Summary: Lent 3: Moses walked on holy ground and was commissioned to accomplish God’s purposes. We consider holiness, qualifications and efficacy of ministry in this message.
There’s a cute little story of Moses appearing in the Rose Garden of the White House. When the White House staff recognized this important visitor, they quickly rushed in and told the President. He too was impressed and so he rushed out to welcome Moses. But to everyone’s shock, the very moment that Moses laid eyes on ‘W’ – our President, Moses turned his back on him and started walking away. The President called after Moses, but no dice – Moses just kept walking away. So, the President turned to Vice President Cheney and instructed him to go after the prophet and figure out why his knickers were in such a twist. And so the VP ran after Moses - calling out to him. Well to his and everyone else’s surprise, Moses stopped and turned around. When Vice President Cheney reached Moses, he asked him, “Moses, why did you turn your back on the President of the United States and walk away from him?” “You want I should talk to him? What, do I look like a sap? The last time I spoke with a bush I ended up wandering in the desert for 40 years!”
Most of you have probably figured out we are going to be looking at the Old Testament Lesson today. The story of Moses at the burning bush is a well-known story that is rich in theological content. Today we will focus on three thoughts from this lesson. Each will be addressed by considering the following questions: 1) What makes holy ground holy? 2) What qualifies a person to answer God’s call to ministry? And, 3) What enables people to accomplish what God sends them to do?
OK, the first question: What makes holy ground holy? When Moses was called to serve God, he was tending a flock around Mount Horeb. The territory there was rugged. ‘Horeb,’ in fact, means: ‘dry, desert or desolate.’ In very many ways, the place where Moses was walking was very ordinary and common – nothing special. And it is there that a bush on fire caught the eye of Moses. In the middle of this desolate, semi-desert scene, Moses approached the burning bush. Then God called to him saying: “Moses, do not come near; take your sandals off your feet, for the place on which you are standing is holy ground.” (Exodus 3:5)
Now remember, we’re not talking about a place that looked especially hallowed. Rocks, sand and brush were the most obvious accoutrements. And yet, we know that Moses took what he heard from God seriously. Verse 6 of our text tells us that, “Moses hid his face because he was afraid to look at God.” (Exodus 3:6) Moses believed that he was on holy ground. But it wasn’t holy by nature. It wasn’t it’s location that made it holy. It was holy ground because of the divine presence of God.

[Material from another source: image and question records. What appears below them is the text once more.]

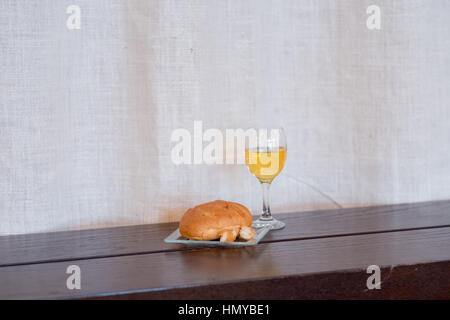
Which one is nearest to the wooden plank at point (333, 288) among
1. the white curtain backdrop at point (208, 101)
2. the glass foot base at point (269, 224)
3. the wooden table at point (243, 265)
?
the wooden table at point (243, 265)

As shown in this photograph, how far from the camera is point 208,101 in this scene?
118cm

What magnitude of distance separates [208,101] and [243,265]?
485mm

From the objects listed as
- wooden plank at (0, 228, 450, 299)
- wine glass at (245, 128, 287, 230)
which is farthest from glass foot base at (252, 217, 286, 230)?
wooden plank at (0, 228, 450, 299)

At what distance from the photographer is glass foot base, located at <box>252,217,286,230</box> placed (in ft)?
3.41

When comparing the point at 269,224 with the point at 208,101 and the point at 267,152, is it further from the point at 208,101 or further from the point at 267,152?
the point at 208,101

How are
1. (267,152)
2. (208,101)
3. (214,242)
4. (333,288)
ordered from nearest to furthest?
(333,288) < (214,242) < (267,152) < (208,101)

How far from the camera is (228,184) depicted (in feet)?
3.99

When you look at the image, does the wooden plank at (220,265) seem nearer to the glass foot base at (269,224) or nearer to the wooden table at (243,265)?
the wooden table at (243,265)

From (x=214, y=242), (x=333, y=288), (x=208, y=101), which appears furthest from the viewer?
(x=208, y=101)

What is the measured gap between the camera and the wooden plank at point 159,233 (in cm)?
91

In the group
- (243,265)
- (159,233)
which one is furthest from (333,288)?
(159,233)

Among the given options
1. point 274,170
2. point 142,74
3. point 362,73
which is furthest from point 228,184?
point 362,73

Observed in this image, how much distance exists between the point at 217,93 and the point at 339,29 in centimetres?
34
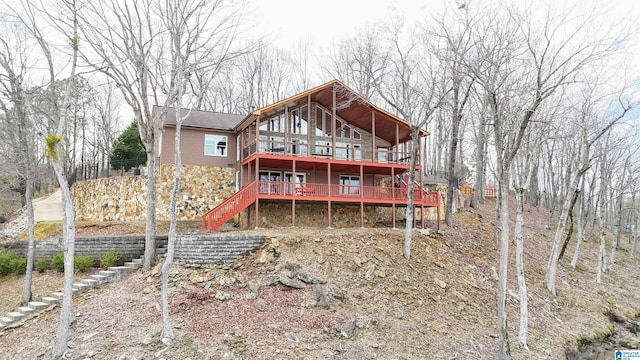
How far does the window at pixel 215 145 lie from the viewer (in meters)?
21.0

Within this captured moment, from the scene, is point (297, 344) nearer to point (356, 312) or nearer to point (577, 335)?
point (356, 312)

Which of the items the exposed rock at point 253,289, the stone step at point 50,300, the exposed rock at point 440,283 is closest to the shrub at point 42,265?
the stone step at point 50,300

We are a few months away from having to move away from this location. As we contemplate having to move from this place, I am certain that there is some sadness. But I say to you, beloved, it isn’t the stained glass, nor the pews nor the cathedral ceiling that make this the house of God. What makes this holy ground is the presence of Jesus who promises to be where his people gather in his name. It is the presence of the Holy Spirit working through his Word and bringing forgiveness and new life through the waters of baptism. It is God bringing forgiveness, peace and assurance when believers gather to receive the true body and blood of the Savior.
There is nothing in the stones, glass and wood that make this sanctuary holy. It is God and his presence that make this holy ground. The place that we move too will be holy because God will be there to. If we worship out of a tent – as the Israelites did while they wandered in the desert - it will be holy because of God’s presence. If we worship in a fine sanctuary like this one, it will be holy because of God’s presence. So, what makes holy ground holy? God does! It is his presence that causes a place to be holy.
Second question: What qualifies a person to answer God’s call to ministry? When we wade into these waters, we need to do so with care. Certainly we don’t want to minimize the giftedness of a person who brings many gifts and skills to ministry. God can use those for his ends. But at the same time, we don’t want to say that a person who doesn’t seem to be especially gifted, isn’t qualified for God’s service. People don’t have to be incredibly eloquent, musical or super intellectual to enter into ministry. Why? Because ministry really isn’t about us! Holiness – being fit to serve others in ministry – also comes from God! As people are washed in Christ’s forgiveness and called to the Lord’s service, God qualifies them to answer his call. What we bring or not bring to the table is not the key: it is what God brings through those He has forgiven and called to serve.